Aim => Copy out all of the material below word for word, leaving out the pictures.

-- start Extracted material --

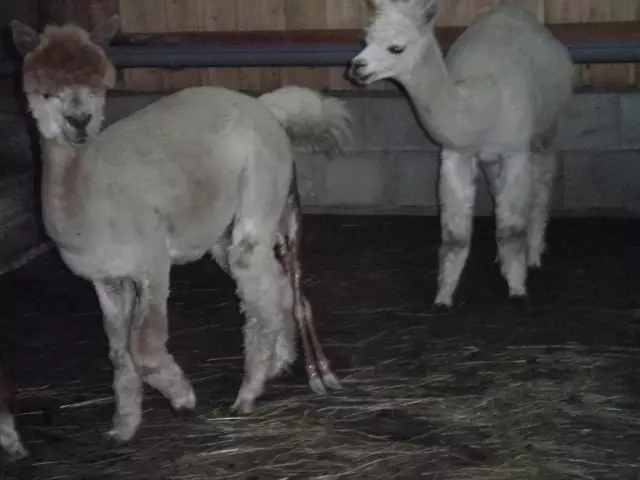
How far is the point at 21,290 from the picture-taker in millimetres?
5355

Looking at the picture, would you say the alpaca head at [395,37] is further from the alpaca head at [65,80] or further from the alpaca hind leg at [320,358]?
the alpaca head at [65,80]

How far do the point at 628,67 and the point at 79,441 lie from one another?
4.32 m

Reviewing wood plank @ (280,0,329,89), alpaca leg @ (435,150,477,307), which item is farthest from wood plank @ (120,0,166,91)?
alpaca leg @ (435,150,477,307)

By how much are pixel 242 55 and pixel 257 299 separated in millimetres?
2791

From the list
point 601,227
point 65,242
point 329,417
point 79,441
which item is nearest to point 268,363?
point 329,417

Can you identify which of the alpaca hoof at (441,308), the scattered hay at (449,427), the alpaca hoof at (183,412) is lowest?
the scattered hay at (449,427)

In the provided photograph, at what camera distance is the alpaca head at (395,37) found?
4195 millimetres

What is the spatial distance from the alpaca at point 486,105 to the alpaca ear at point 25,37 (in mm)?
1603

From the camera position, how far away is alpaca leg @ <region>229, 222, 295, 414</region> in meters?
3.55

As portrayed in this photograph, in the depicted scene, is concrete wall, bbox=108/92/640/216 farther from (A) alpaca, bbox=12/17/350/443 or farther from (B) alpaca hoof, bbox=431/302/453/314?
(A) alpaca, bbox=12/17/350/443

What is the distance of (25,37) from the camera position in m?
3.02

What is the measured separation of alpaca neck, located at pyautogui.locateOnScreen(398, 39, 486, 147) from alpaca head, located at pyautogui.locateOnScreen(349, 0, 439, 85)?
0.06 metres

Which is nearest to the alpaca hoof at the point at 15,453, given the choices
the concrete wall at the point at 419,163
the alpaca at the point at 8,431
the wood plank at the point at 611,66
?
the alpaca at the point at 8,431

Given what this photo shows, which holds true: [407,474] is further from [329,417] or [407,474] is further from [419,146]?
[419,146]
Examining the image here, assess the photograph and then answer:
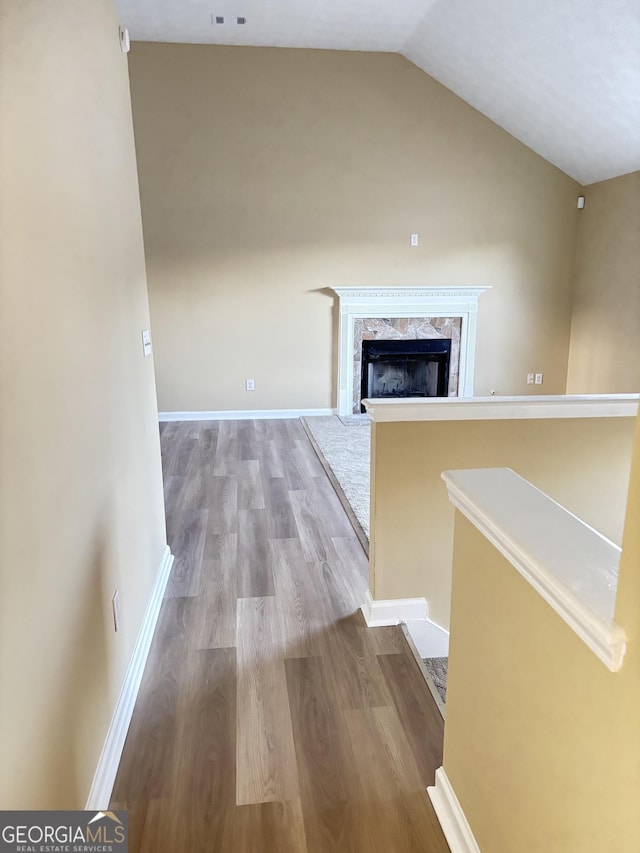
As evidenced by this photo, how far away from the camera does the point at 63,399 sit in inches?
56.2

-- end Extracted material --

Answer to the exercise =>
How far is the point at 21,290 from the picture-taker in millimetres?
5355

Looking at the picture, would you say the alpaca head at [395,37] is further from the alpaca head at [65,80] or further from the alpaca hind leg at [320,358]?
the alpaca head at [65,80]

How far do the point at 628,67 and the point at 79,441 lie from one another?
4.32 m

Reviewing wood plank @ (280,0,329,89), alpaca leg @ (435,150,477,307), which item is farthest from wood plank @ (120,0,166,91)?
alpaca leg @ (435,150,477,307)

By how much are pixel 242 55 and pixel 257 299 separated in millimetres?
2791

From the list
point 601,227
point 65,242
point 329,417
point 79,441
which item is nearest to point 268,363?
point 329,417

Can you identify which of the alpaca hoof at (441,308), the scattered hay at (449,427), the alpaca hoof at (183,412) is lowest?
the scattered hay at (449,427)

In the provided photograph, at what camera distance is the alpaca head at (395,37) found?
4195 millimetres

What is the spatial distance from the alpaca at point 486,105 to the alpaca ear at point 25,37 (in mm)?
1603

From the camera position, how far away is alpaca leg @ <region>229, 222, 295, 414</region> in meters?
3.55

As portrayed in this photograph, in the depicted scene, is concrete wall, bbox=108/92/640/216 farther from (A) alpaca, bbox=12/17/350/443 or farther from (B) alpaca hoof, bbox=431/302/453/314?
(A) alpaca, bbox=12/17/350/443

What is the distance of (25,37) from the camera position in m?
3.02

What is the measured separation of alpaca neck, located at pyautogui.locateOnScreen(398, 39, 486, 147) from alpaca head, located at pyautogui.locateOnScreen(349, 0, 439, 85)?
0.06 metres

Which is nearest to the alpaca hoof at the point at 15,453, given the choices
the concrete wall at the point at 419,163
the alpaca at the point at 8,431
the wood plank at the point at 611,66
?
the alpaca at the point at 8,431

Given what this photo shows, which holds true: [407,474] is further from [329,417] or [407,474] is further from [419,146]?
[419,146]
Examining the image here, assess the photograph and then answer:
As evidenced by this photo, how far away from the camera does the point at 63,399 sit in inches?
56.2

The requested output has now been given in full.